# [Istruzioni]
1) In che anno, secondo il testo sui Colli Euganei nel Grand Tour, Shelley e la moglie soggiornarono nella villa presa in affitto da Byron?
2) Elenca tutte le persone nominate nel testo sui Colli Euganei nel Grand Tour.
3) Ricopia senza alcuna modifica il tratto del testo sui Colli Euganei nel Grand Tour che va da "In verità, anche" fino a "itinerari più importanti.".

# [Testo da leggere]
━━━━━━━━━━━━━━━━━━━━━━━━━━━━━━
I Colli Euganei nel “Grand Tour”

3. Le due deviazioni

Abano
Le mete delle due sole deviazioni dalla direttrice Padova-Battaglia-Monselice sono Abano ed Arquà. Si tratta di località fra le più importanti dell’area euganea, per ragioni diverse: la prima era famosa per le sue acque termali già nell’antichità classica, la seconda divenne celebre dopo essere stata l’ultimo rifugio di Petrarca. In verità, c’è una terza località euganea che accolse viaggiatori stranieri di gran nome, quali Leibniz, Percy B. Shelley e sua moglie Mary. Si tratta di Este; ma tanto il passaggio di Leibniz (1689) quanto il soggiorno dei coniugi inglesi nella villa che era stata presa in affitto da Byron (1818), si collocano al di fuori del modello del Grand Tour. Il soggiorno di Shelley sembra dovuto più che altro ad un capriccio della sorte, mentre Leibniz con il viaggio a Este eseguì una missione affidatagli dai principi di Hannover, di cui era al servizio.
In verità, anche le puntate ad Abano e ad Arquà non sembrano avere il carattere dell’ordinarietà. Più che nei giornali di viaggio le due località sono citate in quei testi dei secoli XVII e XVIII che si configurano come guide, come utili strumenti al servizio dei viaggiatori. Libri in cui è del tutto scontato che siano menzionati, sia pure in modo fuggevole, centri minori che si trovano al di fuori degli itinerari più importanti.
━━━━━━━━━━━━━━━━━━━━━━━━━━━━━━
[Dati registrati]
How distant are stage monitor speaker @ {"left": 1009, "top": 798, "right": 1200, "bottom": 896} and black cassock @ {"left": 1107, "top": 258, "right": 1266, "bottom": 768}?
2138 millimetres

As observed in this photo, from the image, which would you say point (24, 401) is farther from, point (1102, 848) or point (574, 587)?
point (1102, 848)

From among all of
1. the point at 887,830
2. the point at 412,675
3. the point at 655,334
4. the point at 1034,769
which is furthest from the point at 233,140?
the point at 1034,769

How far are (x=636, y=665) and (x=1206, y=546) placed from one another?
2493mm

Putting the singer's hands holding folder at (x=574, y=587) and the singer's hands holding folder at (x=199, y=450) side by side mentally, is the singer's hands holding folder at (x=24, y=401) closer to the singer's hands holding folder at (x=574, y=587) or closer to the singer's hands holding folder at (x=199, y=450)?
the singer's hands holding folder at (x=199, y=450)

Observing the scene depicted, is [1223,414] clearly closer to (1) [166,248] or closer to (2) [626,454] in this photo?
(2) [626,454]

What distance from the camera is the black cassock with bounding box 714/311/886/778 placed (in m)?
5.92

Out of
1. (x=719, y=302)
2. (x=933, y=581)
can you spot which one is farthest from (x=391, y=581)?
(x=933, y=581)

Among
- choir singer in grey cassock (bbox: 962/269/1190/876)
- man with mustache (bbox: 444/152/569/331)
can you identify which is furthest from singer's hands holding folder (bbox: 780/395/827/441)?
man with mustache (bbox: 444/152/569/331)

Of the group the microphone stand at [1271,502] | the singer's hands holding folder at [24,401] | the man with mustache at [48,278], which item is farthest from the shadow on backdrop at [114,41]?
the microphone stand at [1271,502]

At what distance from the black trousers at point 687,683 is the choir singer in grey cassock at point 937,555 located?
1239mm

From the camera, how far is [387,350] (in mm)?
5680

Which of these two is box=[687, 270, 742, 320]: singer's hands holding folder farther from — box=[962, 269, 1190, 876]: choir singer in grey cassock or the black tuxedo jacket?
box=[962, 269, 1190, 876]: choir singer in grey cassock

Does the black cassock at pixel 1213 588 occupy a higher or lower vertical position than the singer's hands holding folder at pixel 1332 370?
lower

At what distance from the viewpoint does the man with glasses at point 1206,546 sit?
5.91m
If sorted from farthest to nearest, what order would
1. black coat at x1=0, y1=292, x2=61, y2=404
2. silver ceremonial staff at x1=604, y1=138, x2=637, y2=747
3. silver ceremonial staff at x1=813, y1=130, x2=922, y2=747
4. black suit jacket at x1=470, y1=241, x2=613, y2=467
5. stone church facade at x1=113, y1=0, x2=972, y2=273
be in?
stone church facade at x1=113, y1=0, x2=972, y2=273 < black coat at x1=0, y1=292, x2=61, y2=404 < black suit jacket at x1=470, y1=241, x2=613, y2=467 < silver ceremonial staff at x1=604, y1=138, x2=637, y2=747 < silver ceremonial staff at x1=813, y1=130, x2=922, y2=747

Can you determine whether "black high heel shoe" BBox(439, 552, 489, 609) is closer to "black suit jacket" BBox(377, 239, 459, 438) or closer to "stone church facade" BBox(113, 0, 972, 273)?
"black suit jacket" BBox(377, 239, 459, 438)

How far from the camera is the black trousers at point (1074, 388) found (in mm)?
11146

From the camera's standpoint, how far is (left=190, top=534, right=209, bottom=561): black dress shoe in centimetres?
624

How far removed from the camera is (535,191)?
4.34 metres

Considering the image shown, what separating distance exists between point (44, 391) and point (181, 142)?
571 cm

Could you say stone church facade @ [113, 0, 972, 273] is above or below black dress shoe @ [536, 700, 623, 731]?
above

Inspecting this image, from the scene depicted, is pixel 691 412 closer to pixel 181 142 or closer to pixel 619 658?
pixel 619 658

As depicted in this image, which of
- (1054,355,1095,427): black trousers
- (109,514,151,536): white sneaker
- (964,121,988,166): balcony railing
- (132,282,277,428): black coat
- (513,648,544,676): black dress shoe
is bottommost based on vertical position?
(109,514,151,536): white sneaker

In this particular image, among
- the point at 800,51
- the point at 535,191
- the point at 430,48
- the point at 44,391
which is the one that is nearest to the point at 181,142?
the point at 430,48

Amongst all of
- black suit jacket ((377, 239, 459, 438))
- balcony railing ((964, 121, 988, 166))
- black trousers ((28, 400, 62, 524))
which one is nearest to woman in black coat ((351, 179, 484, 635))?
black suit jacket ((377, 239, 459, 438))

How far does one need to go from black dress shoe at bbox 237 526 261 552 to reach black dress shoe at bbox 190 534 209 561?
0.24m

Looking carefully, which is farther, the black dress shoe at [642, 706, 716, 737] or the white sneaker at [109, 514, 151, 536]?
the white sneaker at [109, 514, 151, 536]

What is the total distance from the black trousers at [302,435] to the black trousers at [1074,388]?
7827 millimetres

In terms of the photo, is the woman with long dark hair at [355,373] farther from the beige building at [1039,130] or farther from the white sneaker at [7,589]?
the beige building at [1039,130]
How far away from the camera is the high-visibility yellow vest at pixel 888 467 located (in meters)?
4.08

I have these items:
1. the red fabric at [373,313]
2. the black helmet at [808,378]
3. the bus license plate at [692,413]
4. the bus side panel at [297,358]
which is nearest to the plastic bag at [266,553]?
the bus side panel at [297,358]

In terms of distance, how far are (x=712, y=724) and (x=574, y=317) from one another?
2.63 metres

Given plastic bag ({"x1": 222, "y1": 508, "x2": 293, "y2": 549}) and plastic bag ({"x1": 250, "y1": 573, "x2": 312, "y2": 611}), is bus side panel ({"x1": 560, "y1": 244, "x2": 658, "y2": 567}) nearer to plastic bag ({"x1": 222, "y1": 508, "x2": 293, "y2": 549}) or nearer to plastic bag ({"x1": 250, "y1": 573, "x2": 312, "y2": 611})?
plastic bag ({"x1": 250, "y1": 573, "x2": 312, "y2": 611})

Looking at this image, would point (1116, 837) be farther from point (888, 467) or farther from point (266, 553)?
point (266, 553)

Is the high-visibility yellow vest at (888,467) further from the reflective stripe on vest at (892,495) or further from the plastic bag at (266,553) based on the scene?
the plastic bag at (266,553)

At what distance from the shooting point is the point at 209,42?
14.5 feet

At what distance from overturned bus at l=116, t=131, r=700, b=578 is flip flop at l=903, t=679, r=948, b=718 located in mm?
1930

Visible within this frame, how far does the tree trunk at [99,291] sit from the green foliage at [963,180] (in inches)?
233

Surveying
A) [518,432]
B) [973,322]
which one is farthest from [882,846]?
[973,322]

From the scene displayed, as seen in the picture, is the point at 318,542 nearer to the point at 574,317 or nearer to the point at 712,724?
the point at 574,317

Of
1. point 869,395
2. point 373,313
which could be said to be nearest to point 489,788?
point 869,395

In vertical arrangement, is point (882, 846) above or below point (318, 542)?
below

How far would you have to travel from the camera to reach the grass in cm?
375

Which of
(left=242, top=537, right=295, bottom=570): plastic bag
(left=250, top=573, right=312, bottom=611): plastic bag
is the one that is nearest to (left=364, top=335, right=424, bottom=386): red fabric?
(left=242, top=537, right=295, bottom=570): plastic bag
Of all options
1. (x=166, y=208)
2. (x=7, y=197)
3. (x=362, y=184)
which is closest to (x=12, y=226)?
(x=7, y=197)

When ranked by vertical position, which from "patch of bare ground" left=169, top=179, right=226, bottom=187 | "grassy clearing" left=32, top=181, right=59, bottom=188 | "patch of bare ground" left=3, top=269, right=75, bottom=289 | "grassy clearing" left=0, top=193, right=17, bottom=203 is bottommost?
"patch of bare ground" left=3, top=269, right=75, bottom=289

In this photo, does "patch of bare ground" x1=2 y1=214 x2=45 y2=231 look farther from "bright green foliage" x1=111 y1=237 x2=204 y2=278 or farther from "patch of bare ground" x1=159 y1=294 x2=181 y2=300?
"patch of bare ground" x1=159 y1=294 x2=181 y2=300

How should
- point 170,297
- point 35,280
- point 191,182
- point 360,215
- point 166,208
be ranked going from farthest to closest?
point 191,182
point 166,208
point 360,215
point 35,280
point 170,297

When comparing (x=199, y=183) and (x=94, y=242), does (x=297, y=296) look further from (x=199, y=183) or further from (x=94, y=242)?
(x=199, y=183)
━━━━━━━━━━━━━━━━━━━━━━━━━━━━━━
# [Esercizio svolto]
1) Nel 1818.

2) Petrarca, Leibniz, Percy B. Shelley, Mary (moglie di Shelley), Byron.

3)
In verità, anche le puntate ad Abano e ad Arquà non sembrano avere il carattere dell’ordinarietà. Più che nei giornali di viaggio le due località sono citate in quei testi dei secoli XVII e XVIII che si configurano come guide, come utili strumenti al servizio dei viaggiatori. Libri in cui è del tutto scontato che siano menzionati, sia pure in modo fuggevole, centri minori che si trovano al di fuori degli itinerari più importanti.